Liu Xiaobo Fifth Nobel Peace Prize Winner Not Allowed to Attend Ceremony

Saturday, December 11, 2010
Liu Xiaobo (R) with Wife Liu Xia
The last time a Nobel Peace Prize ceremony featured an empty chair, symbolizing the imprisonment of the recipient in his home country, was when Adolph Hitler’s fascist regime prevented German journalist and pacifist Carl von Ossietzky from attending in 1935. History repeated itself, after 75 years, on December 10 when the 2010 Nobel Peace Prize was awarded to jailed Chinese dissident Liu Xiaobo.
 
Liu is currently serving an 11-year prison sentence in China, on grounds of subversion. The writer and human rights activist has been highly critical of the Chinese government and what he calls the country’s moral and cultural bankruptcy.
 
In addition to Liu and Ossietzky, three other Nobel laureates were prevented from attending the ceremony. But in those three cases, family members were able to accept the award on the recipient’s behalf. The three were Soviet dissident Andrei Sakharov (1975), Polish trade union activist Lech Walesa(1983) and Burma’s democracy icon Aung San Suu Kyi (1991).
 
Normally, Nobel Prize recipients are allowed to give a speech.
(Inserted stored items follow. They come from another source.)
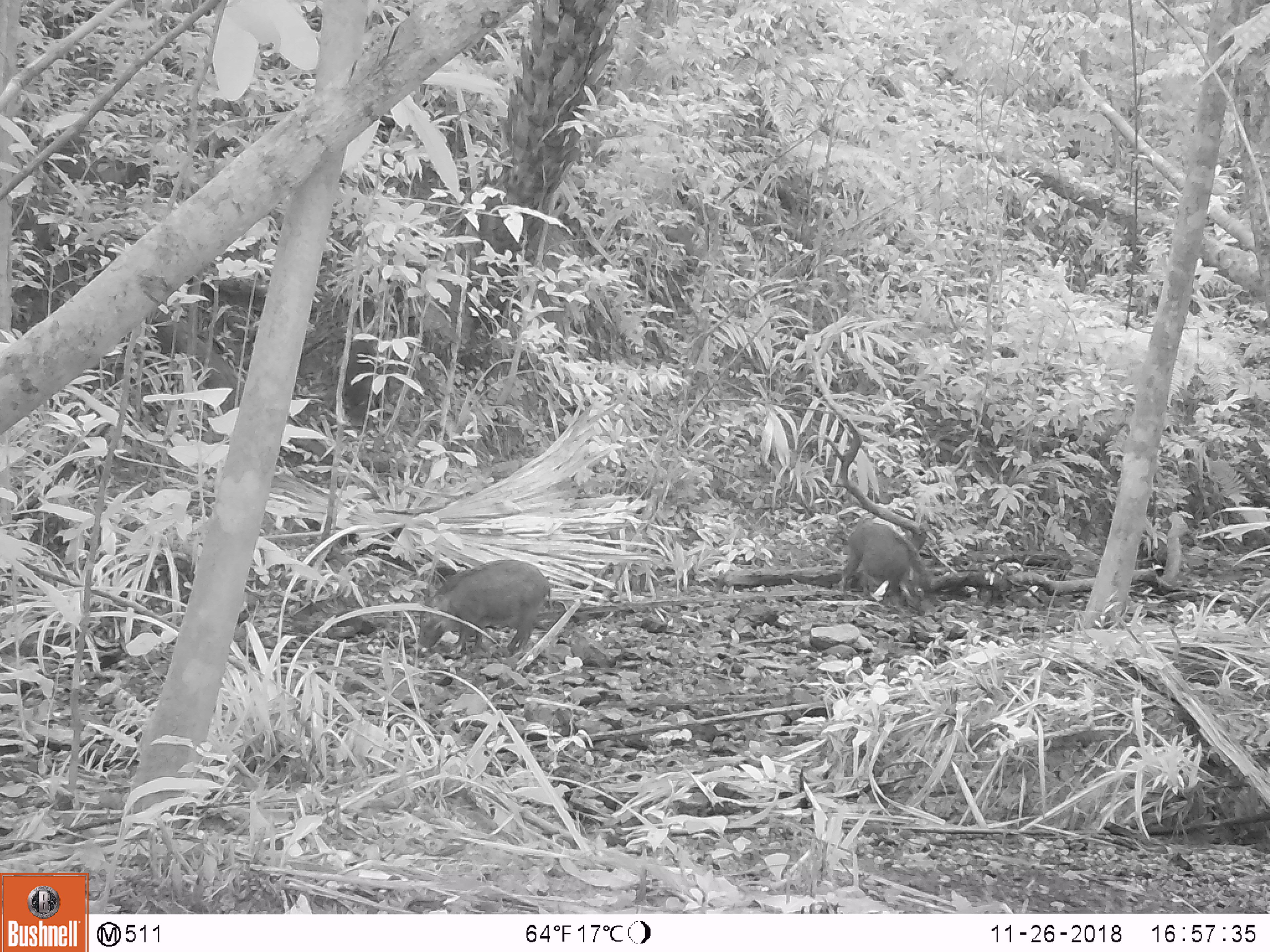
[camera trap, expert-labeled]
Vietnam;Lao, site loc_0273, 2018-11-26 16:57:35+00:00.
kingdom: Animalia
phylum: Chordata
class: Mammalia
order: Artiodactyla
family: Suidae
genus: Sus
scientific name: Sus scrofa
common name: eurasian wild pig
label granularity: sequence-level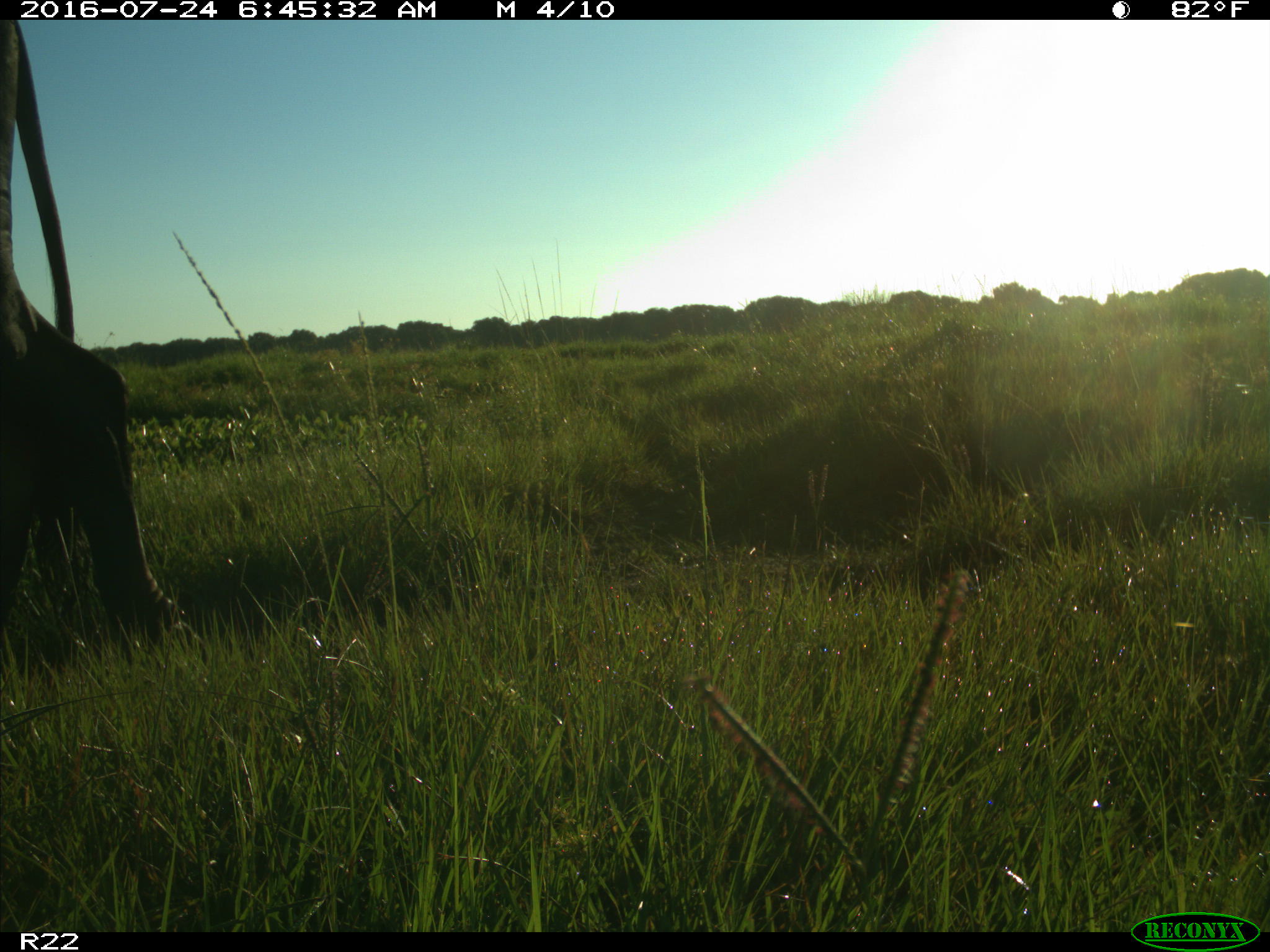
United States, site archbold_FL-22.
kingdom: Animalia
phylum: Chordata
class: Mammalia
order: Artiodactyla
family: Bovidae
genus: Bos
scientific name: Bos taurus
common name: domestic cow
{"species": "Bos taurus (domestic cow)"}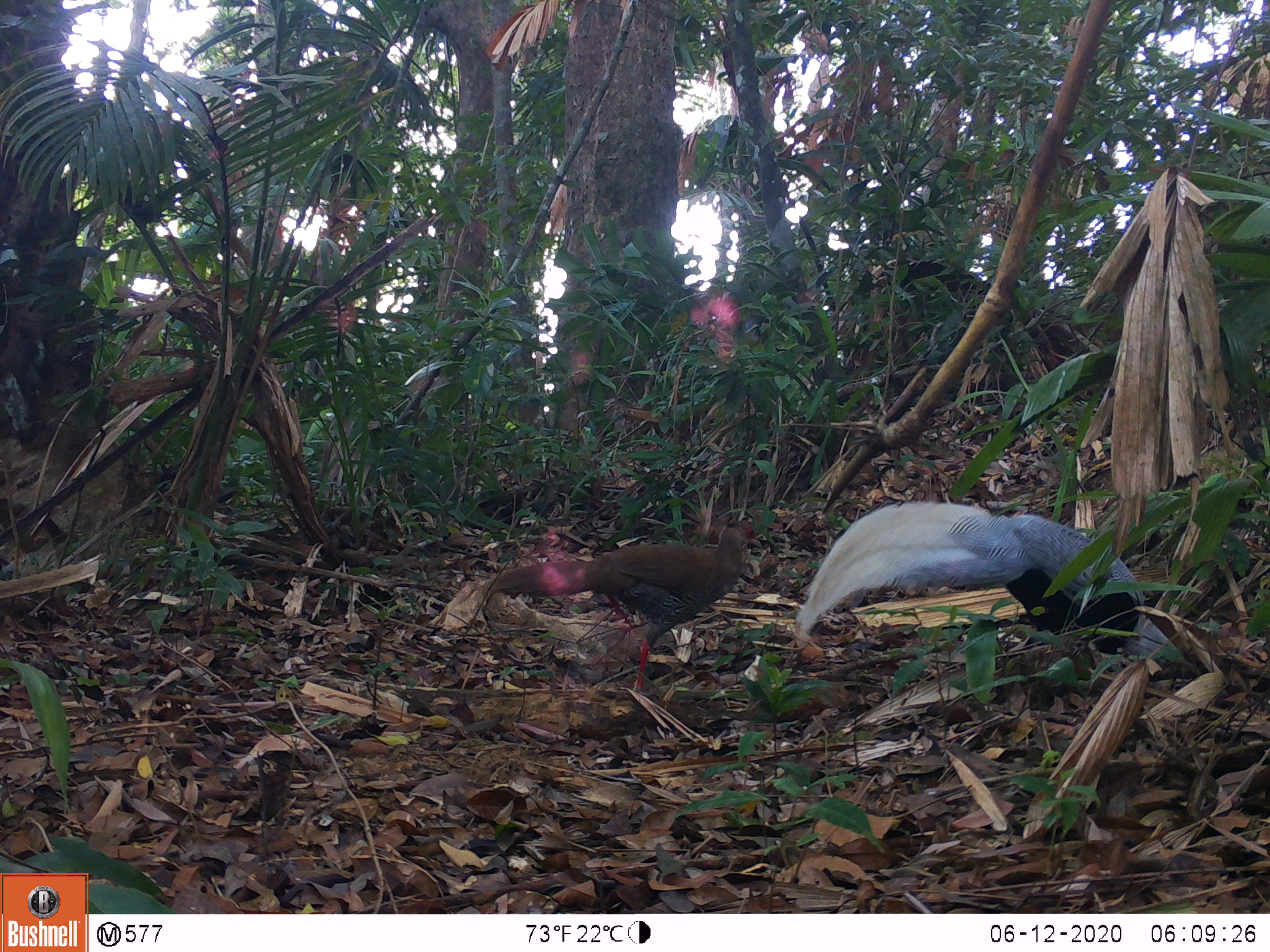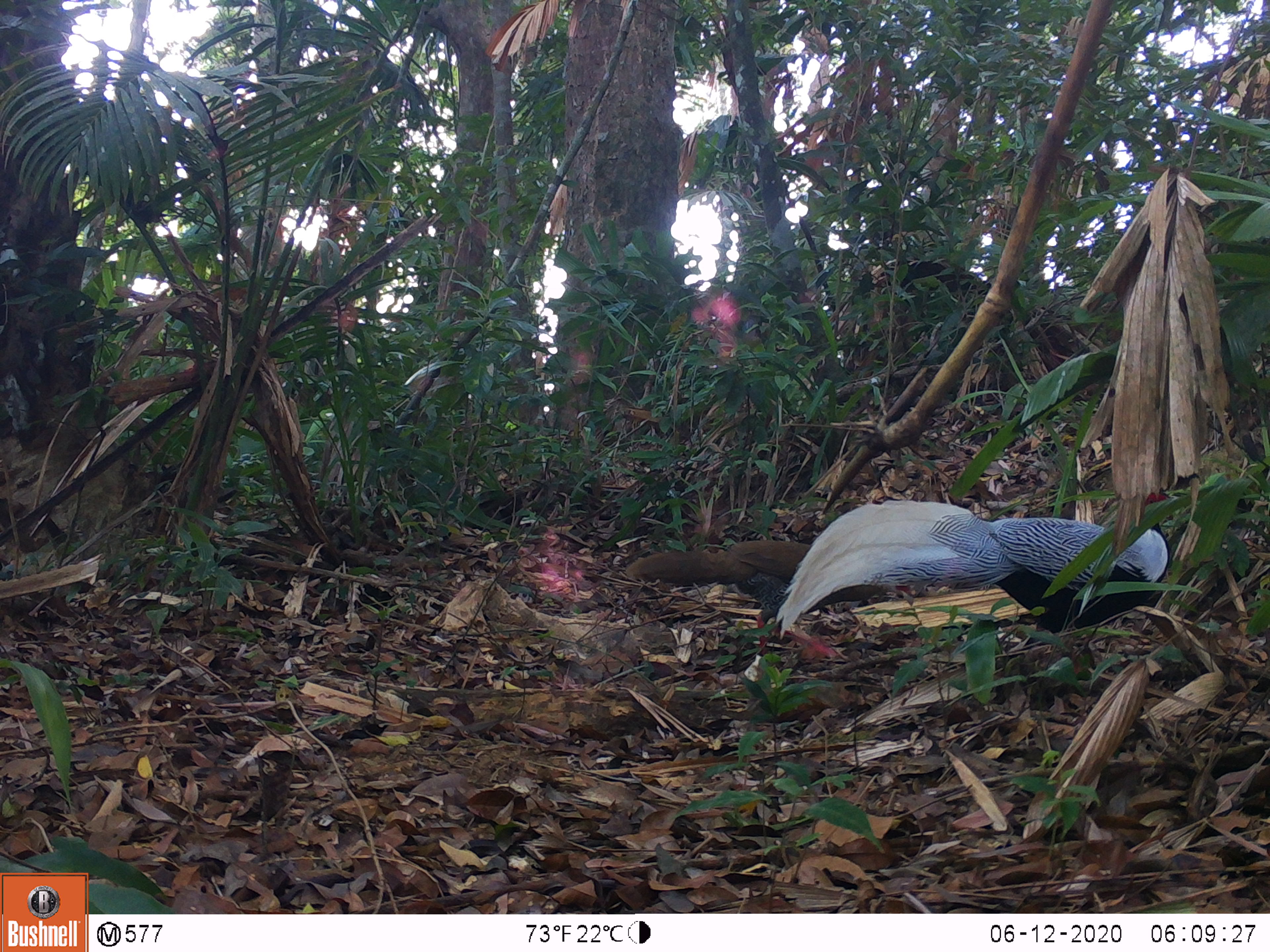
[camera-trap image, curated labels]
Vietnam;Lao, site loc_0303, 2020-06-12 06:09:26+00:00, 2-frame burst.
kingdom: Animalia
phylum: Chordata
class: Aves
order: Galliformes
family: Phasianidae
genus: Lophura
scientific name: Lophura nycthemera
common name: silver pheasant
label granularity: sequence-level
Because Liu was not present, Nobel Peace Prize Chairman Thorbjørn Jagland, in his presentation speech, quoted Liu: “The greatness of non-violent resistance is that even as man is faced with forceful tyranny and the resulting suffering, the victim responds to hate with love, to prejudice with tolerance, to arrogance with humility, to humiliation with dignity, and to violence with reason.”
-Noel Brinkerhoff, David Wallechinsky
 
Nobel Peace Prize: Liu Xiaobo's Missing Speech (by Malcolm Moore, The Telegraph)

Comments

Tenzin 14 years ago
This just shows how China and their government are careless for such good things and how unfair they are with rights for humans. What such shame. Way to bring the honor of China down.